Manasvi Khasle walked up and down a narrow aisle. She called out even numbers and waited for her class to say the next one. The 22-year-old teacher knows how to command the attention of the 20 students sitting in neat rows in her unusual classroom: a yellow school bus parked near a smoky crossroad of factories and railway tracks in south Mumbai.

“In the beginning I had to go to their homes and call them to class,” she said. “Now they see the bus pull up and just come.”

Khasle has been teaching for eight years with Door Step, an organization founded in 1988 that runs classes for more than 10,000 students, in school buses and tiny community centers. The buses can only hold 20 students, most of them between six and twelve years old, without much space to wiggle around or store books. But they have unique benefits — like their ability to reach many of Mumbai’s poorest migrants who live on illegal plots of land where schools can’t be built.

The students who come to Door Step are as mobile as their classrooms. Many of them work during the evenings or weekend, walking miles down busy roads to peddle toys or newspapers. Most are the first in their families to receive any type of education.

“I like coming here because we sing songs, we study things,” said Gopal, an 11-year-old who attends class in one of the buses parked close to his home in the Byculla neighborhood. His family migrated to Mumbai from rural Maharashtra. He has yet to be enrolled in a local school full time. “On weekends I walk to the temple and sell lemons. Here I can play.”

***

To get to one learning center at the southern end of Mumbai, you have to walk through a maze of narrow pathways filled with open drains, women scrubbing laundry, and jumbled electrical wires that hang between buildings like knotted shoelaces. Then you climb two ladders — one wooden and painted blue, the other metal — to find a small entryway in the ceiling, which leads to an open platform surrounded by railings and trees.

This is the journey that Kirthna Rai, a volunteer teacher, and her 18 students — mostly slight, lanky teenagers — make five days a week to learn spoken English, math, and general knowledge.
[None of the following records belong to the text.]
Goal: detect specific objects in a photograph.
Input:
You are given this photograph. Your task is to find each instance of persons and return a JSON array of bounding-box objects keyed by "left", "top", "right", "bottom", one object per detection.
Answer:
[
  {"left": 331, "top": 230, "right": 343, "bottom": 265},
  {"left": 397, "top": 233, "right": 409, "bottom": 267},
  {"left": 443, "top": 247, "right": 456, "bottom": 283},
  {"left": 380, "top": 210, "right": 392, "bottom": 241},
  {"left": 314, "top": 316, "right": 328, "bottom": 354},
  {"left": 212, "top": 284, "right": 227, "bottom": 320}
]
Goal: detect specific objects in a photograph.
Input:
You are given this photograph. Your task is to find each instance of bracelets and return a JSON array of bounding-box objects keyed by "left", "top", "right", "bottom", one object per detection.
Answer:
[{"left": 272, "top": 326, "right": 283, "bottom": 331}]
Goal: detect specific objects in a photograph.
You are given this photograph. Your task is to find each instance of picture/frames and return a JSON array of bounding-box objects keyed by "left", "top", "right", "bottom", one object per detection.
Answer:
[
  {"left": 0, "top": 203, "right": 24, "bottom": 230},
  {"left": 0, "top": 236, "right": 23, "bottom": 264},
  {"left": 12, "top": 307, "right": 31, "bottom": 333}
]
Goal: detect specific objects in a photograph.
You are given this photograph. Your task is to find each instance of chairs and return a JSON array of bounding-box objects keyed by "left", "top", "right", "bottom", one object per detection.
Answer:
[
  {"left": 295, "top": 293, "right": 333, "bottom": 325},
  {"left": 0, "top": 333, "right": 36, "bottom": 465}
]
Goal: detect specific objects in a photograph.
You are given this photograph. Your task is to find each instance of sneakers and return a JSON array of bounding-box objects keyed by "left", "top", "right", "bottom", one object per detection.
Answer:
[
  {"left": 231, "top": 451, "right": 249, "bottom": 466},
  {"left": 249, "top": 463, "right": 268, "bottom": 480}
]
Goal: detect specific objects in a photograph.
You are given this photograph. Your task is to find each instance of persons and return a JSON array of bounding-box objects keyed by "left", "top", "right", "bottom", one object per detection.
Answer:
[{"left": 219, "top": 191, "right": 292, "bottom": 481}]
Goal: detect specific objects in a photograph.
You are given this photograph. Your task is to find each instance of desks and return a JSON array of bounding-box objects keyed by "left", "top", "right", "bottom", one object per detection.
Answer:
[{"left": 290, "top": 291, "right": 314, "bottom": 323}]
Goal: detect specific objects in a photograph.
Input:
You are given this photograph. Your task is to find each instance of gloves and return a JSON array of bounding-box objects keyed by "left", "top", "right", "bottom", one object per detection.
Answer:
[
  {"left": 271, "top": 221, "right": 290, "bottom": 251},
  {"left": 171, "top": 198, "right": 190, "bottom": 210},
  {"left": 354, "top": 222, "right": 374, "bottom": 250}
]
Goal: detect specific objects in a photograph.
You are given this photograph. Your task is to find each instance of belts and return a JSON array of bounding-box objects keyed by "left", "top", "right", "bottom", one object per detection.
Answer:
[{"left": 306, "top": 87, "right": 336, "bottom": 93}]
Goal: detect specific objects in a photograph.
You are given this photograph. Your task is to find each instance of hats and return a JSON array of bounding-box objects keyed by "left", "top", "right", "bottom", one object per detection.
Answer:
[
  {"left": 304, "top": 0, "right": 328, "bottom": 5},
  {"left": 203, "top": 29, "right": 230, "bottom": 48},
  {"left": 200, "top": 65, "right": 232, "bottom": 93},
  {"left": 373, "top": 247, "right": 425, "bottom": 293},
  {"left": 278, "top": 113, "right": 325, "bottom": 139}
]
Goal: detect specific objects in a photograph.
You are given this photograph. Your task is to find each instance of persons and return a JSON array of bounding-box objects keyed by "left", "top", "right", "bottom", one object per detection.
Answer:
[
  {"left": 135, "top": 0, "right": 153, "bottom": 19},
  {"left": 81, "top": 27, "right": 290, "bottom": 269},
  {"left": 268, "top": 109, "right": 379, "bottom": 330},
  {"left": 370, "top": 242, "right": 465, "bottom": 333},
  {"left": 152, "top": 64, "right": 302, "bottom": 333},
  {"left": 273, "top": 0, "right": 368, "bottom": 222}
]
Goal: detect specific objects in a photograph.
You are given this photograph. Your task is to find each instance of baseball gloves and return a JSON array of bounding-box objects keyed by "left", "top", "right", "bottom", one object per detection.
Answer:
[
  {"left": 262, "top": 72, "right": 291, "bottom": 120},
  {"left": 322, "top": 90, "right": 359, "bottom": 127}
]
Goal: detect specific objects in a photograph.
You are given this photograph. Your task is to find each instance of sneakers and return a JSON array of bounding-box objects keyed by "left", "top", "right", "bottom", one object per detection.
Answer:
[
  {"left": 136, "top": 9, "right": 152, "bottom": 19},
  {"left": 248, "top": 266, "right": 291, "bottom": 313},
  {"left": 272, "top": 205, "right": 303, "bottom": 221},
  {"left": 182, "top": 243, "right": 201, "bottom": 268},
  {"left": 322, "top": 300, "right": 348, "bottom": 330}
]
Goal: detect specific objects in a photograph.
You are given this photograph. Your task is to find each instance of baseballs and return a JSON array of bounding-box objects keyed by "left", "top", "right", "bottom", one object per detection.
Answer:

It is also the uppermost floor of the home of one student, Harsha Vade. Rai’s organization, a small non-profit called Down to Earth, rents the rooftop by the hour.

“We like it that the kids are so close by,” said Arti Bharat Vade, Harsha’s mother, as she filled buckets of water from a communal pipe. “We want them to do well and make a name for themselves.”
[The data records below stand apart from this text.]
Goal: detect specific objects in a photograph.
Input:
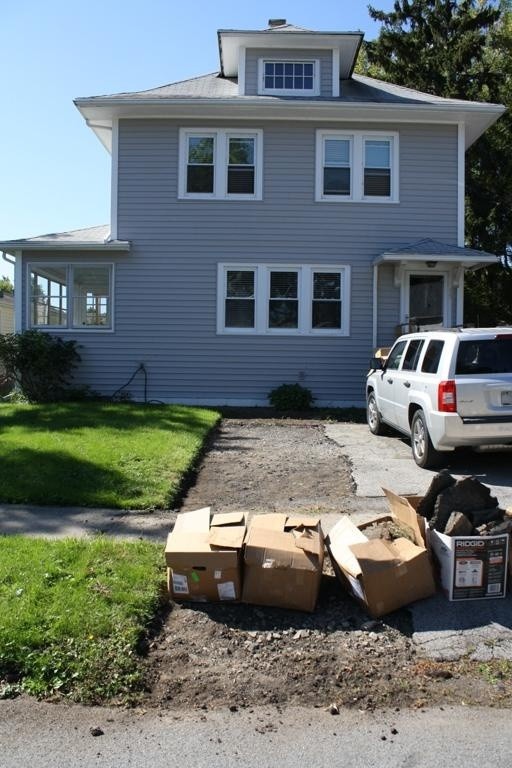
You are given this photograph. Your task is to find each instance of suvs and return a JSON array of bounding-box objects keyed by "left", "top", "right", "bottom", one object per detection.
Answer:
[{"left": 365, "top": 328, "right": 512, "bottom": 468}]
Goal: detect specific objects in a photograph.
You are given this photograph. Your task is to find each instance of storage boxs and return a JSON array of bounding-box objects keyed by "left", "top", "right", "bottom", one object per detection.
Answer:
[
  {"left": 321, "top": 488, "right": 435, "bottom": 619},
  {"left": 241, "top": 511, "right": 324, "bottom": 613},
  {"left": 417, "top": 468, "right": 509, "bottom": 601},
  {"left": 165, "top": 506, "right": 242, "bottom": 603}
]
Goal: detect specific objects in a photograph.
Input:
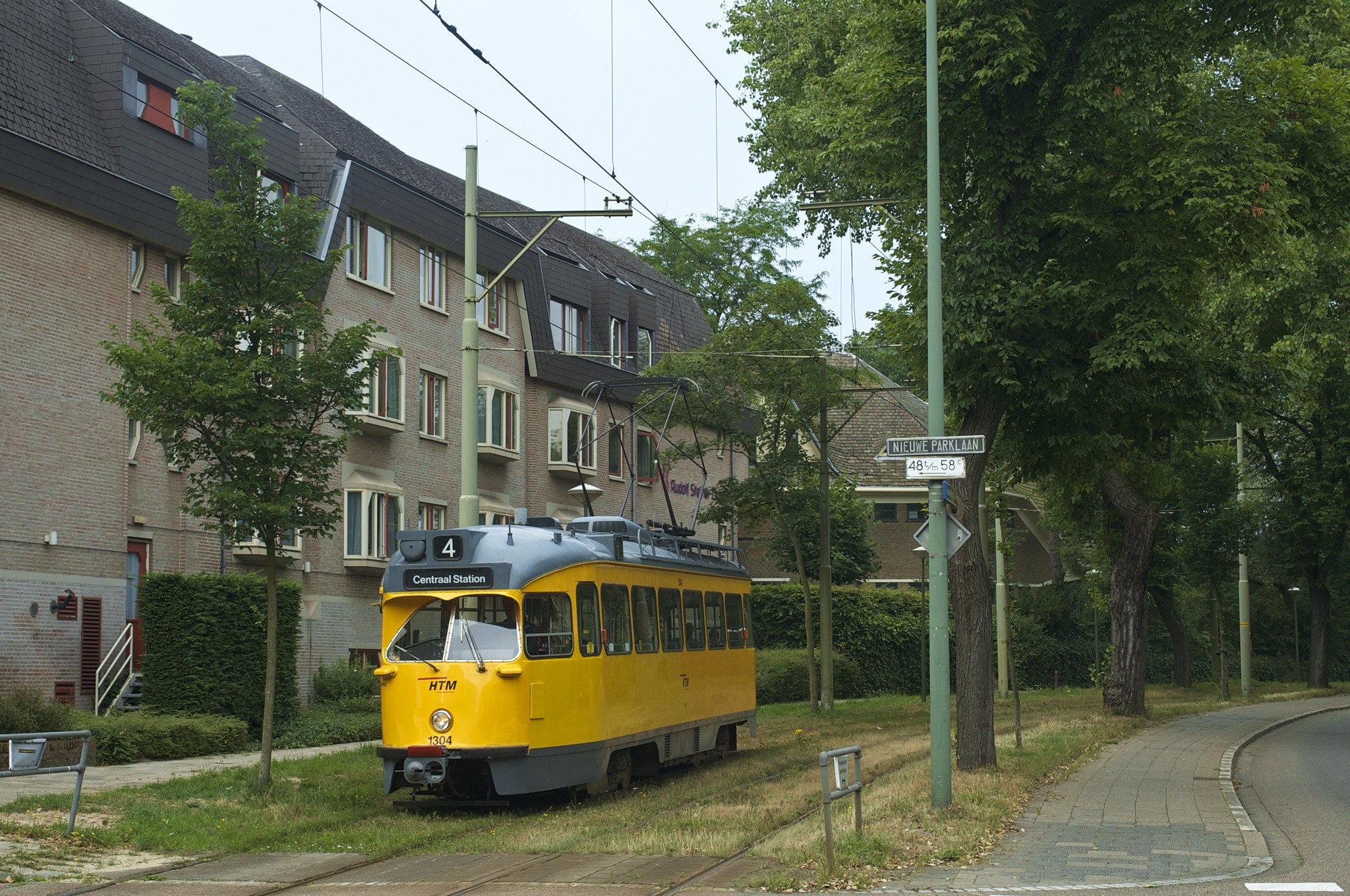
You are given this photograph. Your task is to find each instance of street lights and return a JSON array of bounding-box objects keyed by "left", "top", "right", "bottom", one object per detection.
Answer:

Vade said the center has made a powerful impact on her daughter, who had recently scored strong grades on her tenth grade exams — the make-or-break year in the Indian school system — making her eligible to go to a mainstream college. Harsha’s English is fluid and confident, and Rai has guided her through tough exams and career decisions.
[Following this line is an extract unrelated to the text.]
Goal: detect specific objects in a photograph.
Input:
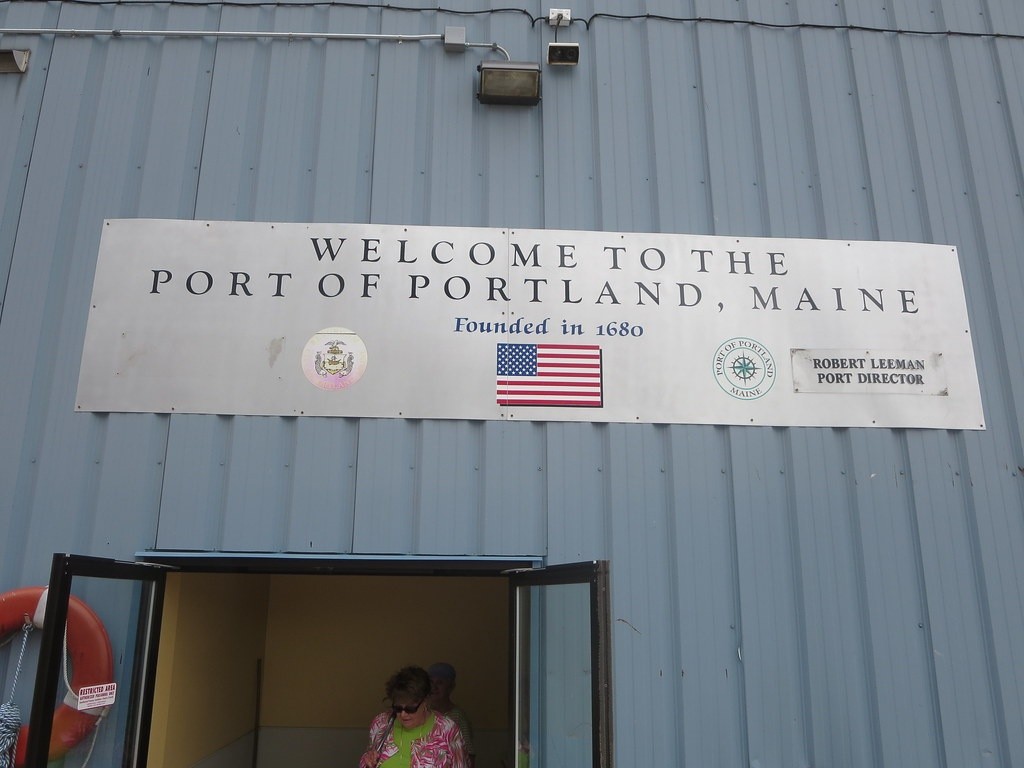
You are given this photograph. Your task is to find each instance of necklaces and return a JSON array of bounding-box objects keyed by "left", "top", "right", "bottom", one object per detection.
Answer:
[{"left": 398, "top": 724, "right": 424, "bottom": 759}]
When asked if it was hard to concentrate in this treehouse-like classroom during Mumbai’s scorching summer or heavy monsoon season, the students looked around quizzically before Rai, their teacher, eventually spoke up: “This is just like their homes, it’s what they’re used to.”

***

Some miles north of the Down to Earth Center, a different tiny classroom was buzzing. The Dharavi Art Room was started by educator Himanshu S. in a particularly entrepreneurial neighborhood called Dharavi. The area is home to over 600,000 people — about the same as Baltimore — packed into less than one square mile.

Dharavi Art Room is not yet a registered non-profit, but has been operating with community support and donations from friends to teach painting, drawing and other mediums of expression to children in the area. On one sunny summer Sunday, there were trays of paint and paper strewn along the floor. Fifteen students intently focused on depicting their family, or copying a painting from the famed Mexican artist, Frida Kahlo.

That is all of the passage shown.